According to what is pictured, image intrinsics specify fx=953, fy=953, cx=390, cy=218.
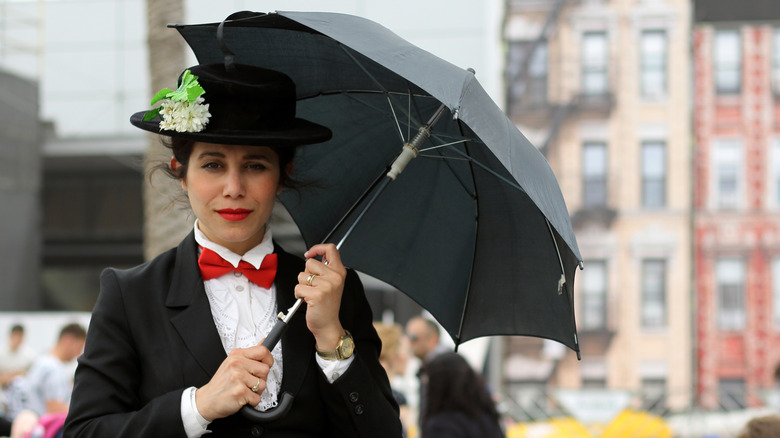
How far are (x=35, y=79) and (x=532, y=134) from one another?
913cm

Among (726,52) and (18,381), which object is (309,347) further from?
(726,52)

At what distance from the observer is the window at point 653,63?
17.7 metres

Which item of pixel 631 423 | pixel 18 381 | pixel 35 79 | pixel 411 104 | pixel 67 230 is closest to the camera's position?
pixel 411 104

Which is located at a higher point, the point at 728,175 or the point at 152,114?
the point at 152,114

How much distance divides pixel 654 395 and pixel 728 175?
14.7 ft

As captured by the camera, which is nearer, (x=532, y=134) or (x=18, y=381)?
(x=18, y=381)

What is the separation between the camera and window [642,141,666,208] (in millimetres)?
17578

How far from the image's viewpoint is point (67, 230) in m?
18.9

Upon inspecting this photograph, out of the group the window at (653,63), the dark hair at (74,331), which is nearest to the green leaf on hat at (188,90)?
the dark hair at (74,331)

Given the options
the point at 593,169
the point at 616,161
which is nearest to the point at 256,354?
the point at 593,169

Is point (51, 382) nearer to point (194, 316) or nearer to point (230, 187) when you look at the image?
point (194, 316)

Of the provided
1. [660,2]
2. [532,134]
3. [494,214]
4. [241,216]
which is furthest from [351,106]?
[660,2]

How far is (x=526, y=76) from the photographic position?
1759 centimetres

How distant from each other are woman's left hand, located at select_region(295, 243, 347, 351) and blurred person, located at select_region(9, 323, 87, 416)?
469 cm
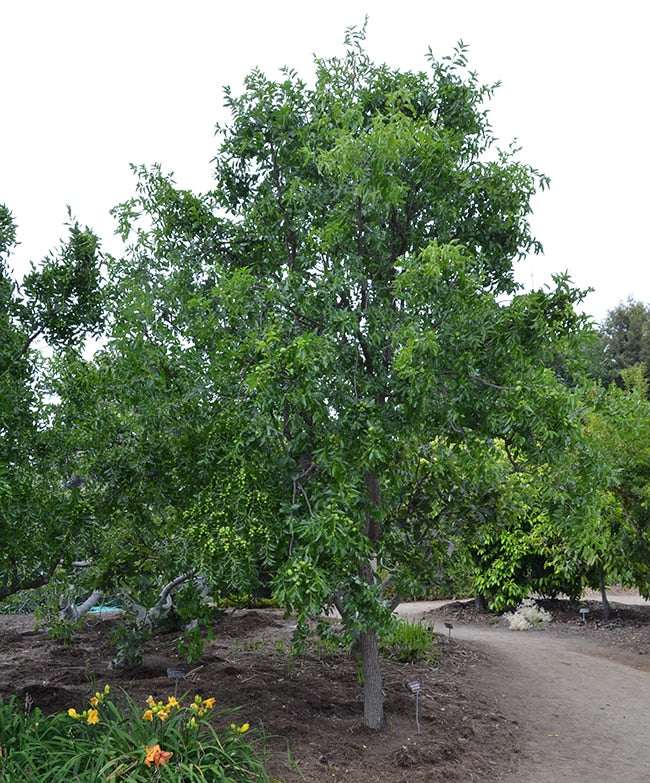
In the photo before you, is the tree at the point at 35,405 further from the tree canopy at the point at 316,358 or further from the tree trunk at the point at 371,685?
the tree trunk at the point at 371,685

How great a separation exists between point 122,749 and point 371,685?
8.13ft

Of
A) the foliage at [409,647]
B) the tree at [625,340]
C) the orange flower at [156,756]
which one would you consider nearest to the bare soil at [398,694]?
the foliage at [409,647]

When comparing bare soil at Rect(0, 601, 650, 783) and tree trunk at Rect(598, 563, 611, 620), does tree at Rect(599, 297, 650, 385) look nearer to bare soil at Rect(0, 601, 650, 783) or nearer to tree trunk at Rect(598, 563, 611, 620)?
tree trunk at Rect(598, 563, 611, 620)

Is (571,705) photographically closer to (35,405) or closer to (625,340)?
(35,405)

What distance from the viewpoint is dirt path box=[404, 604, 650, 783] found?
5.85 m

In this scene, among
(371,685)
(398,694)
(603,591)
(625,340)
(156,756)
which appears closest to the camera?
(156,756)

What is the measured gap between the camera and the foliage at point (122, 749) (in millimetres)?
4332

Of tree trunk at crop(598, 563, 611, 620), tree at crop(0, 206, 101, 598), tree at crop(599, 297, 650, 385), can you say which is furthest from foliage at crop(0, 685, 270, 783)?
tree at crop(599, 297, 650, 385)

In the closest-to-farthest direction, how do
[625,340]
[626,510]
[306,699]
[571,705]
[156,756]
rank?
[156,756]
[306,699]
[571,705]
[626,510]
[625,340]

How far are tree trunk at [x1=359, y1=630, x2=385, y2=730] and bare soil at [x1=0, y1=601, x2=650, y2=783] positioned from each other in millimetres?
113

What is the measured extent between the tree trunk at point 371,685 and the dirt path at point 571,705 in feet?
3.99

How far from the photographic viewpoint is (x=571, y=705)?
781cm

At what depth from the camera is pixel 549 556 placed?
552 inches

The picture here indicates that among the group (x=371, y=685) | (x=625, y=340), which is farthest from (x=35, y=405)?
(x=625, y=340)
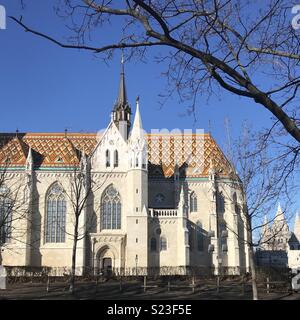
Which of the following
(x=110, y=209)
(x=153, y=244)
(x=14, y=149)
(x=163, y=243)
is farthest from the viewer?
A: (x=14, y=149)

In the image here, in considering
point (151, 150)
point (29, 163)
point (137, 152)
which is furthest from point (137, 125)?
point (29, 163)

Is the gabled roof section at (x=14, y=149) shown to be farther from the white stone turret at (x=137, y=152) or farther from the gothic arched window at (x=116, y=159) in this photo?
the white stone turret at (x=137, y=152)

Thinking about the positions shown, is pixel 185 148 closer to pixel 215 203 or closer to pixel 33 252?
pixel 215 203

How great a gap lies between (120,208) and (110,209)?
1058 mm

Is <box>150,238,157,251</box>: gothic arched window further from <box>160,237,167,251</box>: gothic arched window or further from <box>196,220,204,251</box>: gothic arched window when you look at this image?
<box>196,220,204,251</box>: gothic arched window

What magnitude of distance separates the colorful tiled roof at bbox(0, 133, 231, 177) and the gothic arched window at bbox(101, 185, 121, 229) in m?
* * * * *
Copy out the records in the stretch from "The picture here" through "A: (x=14, y=149)", requests included, multiplying each pixel coordinate in the answers by 0.8 and rounding to whole numbers, with halves rounded up. Leave the pictures out.

The picture here indicates that among the group (x=371, y=685) | (x=625, y=340), which is farthest from (x=35, y=405)?
(x=500, y=272)
Which of the following
(x=110, y=209)
(x=153, y=244)
(x=14, y=149)
(x=163, y=243)
is farthest from the viewer?
A: (x=11, y=119)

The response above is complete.